Forscher analysierten «Gefällt mir»-Angaben
Für die Folgestudie wurden nun die Daten von mehr als 86'000 Versuchsteilnehmern ausgewertet. Diese füllten einen Fragebogen zu ihrer Persönlichkeit aus und gaben den Forschern Zugang zu ihren «Gefällt mir»-Angaben bei Facebook.
Untersucht wurden die fünf Eigenschaften Offenheit, Geselligkeit, Pflichtbewusstsein, Verträglichkeit und Impulsivität. Eine Vorliebe für den surrealistischen Maler Salvador Dalí oder die Meditation etwa deute darauf hin, dass ein Nutzer sehr offen sei, führen die Forscher in der Studie aus.

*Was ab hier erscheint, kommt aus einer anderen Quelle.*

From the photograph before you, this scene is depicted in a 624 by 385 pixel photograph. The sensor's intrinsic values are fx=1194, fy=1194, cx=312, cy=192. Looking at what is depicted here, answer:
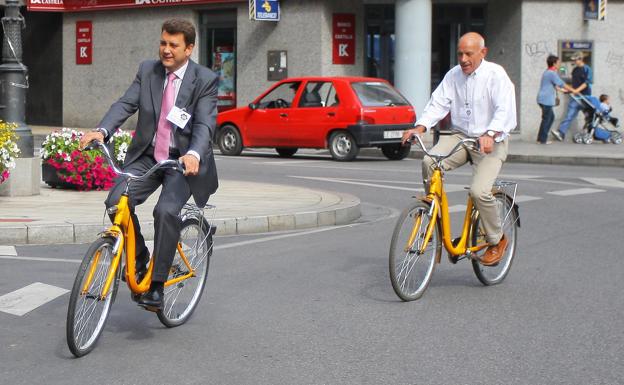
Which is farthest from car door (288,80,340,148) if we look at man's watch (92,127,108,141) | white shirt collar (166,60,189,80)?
man's watch (92,127,108,141)

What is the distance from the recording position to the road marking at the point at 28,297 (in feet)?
22.9

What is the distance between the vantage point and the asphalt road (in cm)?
552

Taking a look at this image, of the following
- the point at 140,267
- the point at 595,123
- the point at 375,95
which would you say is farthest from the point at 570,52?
the point at 140,267

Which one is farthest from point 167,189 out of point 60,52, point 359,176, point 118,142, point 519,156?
point 60,52

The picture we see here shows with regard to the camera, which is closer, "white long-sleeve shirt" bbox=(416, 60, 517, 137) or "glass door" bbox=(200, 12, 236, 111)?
"white long-sleeve shirt" bbox=(416, 60, 517, 137)

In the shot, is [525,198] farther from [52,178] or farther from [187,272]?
[187,272]

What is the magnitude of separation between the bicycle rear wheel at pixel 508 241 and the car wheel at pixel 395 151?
1268 centimetres

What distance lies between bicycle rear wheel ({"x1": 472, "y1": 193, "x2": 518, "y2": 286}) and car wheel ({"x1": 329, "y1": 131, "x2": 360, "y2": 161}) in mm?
11962

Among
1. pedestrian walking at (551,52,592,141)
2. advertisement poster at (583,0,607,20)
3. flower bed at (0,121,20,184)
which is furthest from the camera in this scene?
advertisement poster at (583,0,607,20)

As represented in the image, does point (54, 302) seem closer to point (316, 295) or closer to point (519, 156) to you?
point (316, 295)

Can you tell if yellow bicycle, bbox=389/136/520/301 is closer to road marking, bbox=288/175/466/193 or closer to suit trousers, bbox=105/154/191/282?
suit trousers, bbox=105/154/191/282

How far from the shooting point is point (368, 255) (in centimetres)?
940

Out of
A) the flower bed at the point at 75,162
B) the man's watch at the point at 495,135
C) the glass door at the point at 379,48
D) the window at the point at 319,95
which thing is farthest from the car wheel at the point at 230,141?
the man's watch at the point at 495,135

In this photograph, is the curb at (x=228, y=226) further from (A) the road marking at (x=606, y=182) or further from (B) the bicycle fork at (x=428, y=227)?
(A) the road marking at (x=606, y=182)
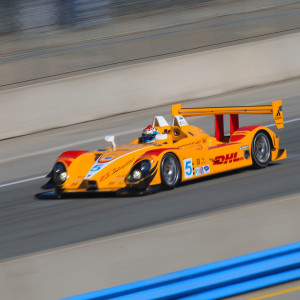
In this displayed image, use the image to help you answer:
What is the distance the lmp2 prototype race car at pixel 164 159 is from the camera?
9.45 metres

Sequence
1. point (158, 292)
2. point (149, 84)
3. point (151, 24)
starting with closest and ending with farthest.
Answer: point (158, 292), point (149, 84), point (151, 24)

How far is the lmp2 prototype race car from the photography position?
31.0 ft

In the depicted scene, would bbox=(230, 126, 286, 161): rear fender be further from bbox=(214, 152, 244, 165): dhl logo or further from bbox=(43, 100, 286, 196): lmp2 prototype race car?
bbox=(214, 152, 244, 165): dhl logo

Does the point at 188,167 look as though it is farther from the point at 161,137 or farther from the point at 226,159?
the point at 226,159

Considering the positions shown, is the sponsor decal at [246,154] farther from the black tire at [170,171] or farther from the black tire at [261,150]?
the black tire at [170,171]

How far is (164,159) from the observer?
31.2 feet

Während der Computer die Facebook-Vorlieben analysierte, konnten die Versuchsteilnehmer zudem Freunde und Verwandte über eine spezielle App einladen, zehn Fragen zu ihrer Persönlichkeit zu beantworten. Insgesamt verglichen die Forscher die Angaben von Freunden und Verwandten von rund 32'000 Versuchsteilnehmern mit den Computeranalysen.
150 «Likes» – und Facebook weiss mehr als die Eltern
Schon aufgrund von zehn «Gefällt mir»-Angaben, so ein Ergebnis, konnte die Spezialsoftware präzisere Angaben zur Persönlichkeit der Probanden machen als deren Freunde oder Verwandte.

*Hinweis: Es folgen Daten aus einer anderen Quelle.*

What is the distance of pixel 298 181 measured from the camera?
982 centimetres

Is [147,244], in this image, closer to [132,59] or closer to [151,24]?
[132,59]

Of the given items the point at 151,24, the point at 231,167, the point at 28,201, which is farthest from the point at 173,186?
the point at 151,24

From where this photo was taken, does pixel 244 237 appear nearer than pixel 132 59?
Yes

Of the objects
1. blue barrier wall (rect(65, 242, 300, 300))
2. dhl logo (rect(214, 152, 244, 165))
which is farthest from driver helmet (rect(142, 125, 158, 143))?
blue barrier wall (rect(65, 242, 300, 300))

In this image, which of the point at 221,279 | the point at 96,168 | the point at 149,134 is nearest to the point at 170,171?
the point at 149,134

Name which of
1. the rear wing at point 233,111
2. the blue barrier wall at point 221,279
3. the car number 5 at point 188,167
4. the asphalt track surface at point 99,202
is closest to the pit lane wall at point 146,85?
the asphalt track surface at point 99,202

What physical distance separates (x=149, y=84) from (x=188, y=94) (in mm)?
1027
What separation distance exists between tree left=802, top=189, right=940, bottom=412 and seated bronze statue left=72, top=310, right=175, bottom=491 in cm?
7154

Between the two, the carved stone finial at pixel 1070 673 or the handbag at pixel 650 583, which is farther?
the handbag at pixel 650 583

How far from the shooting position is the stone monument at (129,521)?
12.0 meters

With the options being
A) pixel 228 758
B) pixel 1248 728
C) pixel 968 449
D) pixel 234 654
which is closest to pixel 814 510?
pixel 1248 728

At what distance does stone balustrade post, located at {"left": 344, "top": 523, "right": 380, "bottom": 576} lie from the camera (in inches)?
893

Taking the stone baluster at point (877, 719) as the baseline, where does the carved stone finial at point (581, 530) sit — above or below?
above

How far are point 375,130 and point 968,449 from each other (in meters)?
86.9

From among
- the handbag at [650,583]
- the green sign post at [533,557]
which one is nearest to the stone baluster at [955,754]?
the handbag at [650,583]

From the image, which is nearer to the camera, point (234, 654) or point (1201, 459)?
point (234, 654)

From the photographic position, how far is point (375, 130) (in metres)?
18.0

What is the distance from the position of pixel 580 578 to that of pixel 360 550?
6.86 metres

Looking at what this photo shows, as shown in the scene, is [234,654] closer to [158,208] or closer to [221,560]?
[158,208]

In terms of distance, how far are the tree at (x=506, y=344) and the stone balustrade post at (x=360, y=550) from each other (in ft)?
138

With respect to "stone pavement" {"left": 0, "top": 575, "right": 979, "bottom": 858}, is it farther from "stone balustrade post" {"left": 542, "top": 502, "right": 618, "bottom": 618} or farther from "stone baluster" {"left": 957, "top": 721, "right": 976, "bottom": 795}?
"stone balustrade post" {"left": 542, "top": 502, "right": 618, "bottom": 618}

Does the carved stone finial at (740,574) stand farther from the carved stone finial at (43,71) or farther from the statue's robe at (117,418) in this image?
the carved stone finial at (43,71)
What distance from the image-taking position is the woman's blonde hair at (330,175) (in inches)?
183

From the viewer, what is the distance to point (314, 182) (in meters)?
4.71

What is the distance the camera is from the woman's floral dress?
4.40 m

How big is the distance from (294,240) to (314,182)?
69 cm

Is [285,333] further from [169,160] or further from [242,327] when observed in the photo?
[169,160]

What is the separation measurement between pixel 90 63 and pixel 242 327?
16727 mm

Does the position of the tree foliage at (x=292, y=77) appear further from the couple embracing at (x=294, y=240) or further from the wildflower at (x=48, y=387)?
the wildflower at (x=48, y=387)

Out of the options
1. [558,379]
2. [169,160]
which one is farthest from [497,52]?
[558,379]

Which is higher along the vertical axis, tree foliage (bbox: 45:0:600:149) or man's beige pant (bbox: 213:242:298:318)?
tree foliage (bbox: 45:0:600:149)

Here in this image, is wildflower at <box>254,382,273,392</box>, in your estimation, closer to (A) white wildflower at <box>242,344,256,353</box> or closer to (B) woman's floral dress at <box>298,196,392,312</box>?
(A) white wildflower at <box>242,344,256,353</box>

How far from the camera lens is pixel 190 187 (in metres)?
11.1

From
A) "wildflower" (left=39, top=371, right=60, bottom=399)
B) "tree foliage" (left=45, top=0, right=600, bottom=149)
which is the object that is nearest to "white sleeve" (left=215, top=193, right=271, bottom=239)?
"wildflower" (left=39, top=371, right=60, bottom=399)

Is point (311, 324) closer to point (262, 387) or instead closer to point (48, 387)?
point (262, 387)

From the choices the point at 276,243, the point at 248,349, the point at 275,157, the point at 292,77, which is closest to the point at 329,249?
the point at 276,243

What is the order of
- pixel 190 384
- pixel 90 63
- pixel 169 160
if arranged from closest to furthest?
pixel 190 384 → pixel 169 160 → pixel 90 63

70 «Gefällt mir»-Nennungen waren demnach ausreichend, damit die Software zu einer korrekteren Einschätzung kam als ein Freund oder Mitbewohner. Um Eltern oder Geschwister zu übertrumpfen, waren der Studie zufolge 150 solche Facebook-Angaben nötig, für Ehepartner mehr als 300. Der durchschnittliche Facebook-Nutzer hat 227 Webseiten mit «Gefällt mir» markiert.
Im Gegensatz zum Menschen ziehe der Computer grosse Datenmassen zu Rate, ohne sich von Einzelereignissen im Leben eines Menschen vom Wesentlichen ablenken zu lassen, sagte der Studien-Mitautor Michal Kosinski von der kalifornischen Stanford-Universität.

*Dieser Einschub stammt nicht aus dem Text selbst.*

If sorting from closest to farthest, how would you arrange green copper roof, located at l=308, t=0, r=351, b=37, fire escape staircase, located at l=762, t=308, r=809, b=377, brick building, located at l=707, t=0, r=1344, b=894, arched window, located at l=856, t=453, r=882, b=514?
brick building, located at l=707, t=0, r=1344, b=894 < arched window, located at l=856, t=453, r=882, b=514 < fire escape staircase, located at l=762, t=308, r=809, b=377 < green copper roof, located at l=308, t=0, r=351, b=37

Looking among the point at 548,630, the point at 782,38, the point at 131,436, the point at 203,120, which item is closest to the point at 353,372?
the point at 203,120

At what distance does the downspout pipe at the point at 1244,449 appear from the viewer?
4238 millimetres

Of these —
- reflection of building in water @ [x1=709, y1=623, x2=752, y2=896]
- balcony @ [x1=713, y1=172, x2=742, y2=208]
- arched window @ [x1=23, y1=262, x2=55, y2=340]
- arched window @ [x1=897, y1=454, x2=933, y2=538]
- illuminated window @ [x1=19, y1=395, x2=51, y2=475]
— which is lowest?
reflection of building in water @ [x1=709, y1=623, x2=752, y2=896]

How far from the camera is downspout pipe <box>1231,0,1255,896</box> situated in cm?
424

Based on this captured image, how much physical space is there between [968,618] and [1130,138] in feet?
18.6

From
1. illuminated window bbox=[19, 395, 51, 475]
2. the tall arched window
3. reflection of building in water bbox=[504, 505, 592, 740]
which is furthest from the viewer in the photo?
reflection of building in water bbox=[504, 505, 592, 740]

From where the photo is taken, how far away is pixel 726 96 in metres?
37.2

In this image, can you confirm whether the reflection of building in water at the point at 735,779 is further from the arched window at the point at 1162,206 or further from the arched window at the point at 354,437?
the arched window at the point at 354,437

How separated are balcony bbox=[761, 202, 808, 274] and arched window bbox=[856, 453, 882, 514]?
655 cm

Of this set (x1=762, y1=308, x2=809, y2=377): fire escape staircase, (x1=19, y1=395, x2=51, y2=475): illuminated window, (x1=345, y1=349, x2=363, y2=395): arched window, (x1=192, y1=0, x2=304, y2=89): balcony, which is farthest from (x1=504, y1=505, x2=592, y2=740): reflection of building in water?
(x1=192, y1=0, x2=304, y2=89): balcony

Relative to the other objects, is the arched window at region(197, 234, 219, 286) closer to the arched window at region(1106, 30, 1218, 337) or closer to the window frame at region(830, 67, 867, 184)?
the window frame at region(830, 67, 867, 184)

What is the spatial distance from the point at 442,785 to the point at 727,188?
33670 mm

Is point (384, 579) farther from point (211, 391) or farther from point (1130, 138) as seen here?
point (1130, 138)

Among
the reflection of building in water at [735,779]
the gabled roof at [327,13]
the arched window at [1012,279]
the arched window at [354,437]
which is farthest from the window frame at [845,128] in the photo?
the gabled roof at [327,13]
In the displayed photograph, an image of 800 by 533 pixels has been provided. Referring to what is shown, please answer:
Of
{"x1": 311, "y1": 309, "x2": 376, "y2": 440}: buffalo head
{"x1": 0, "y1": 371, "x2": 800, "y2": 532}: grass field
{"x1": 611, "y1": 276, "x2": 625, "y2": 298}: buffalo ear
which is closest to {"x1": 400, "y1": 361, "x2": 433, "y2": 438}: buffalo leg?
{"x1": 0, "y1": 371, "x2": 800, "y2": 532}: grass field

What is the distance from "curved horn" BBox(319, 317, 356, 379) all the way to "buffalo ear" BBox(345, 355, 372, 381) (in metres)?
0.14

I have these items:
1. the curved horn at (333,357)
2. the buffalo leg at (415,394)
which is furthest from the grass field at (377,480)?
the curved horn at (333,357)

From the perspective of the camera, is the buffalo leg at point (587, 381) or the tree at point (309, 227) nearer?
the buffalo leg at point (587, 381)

Grosse Datenmengen und lernfähige Computerprogramme böten so Möglichkeiten für eine Genauigkeit, die das menschliche Hirn nur mit grosser Anstrengung erzielen könne. «Menschen tendieren dazu, einem oder zwei Ereignissen zu viel Gewicht beizumessen und kommen so oft zu nicht rationalen Einschätzungen.» (SDA/lha)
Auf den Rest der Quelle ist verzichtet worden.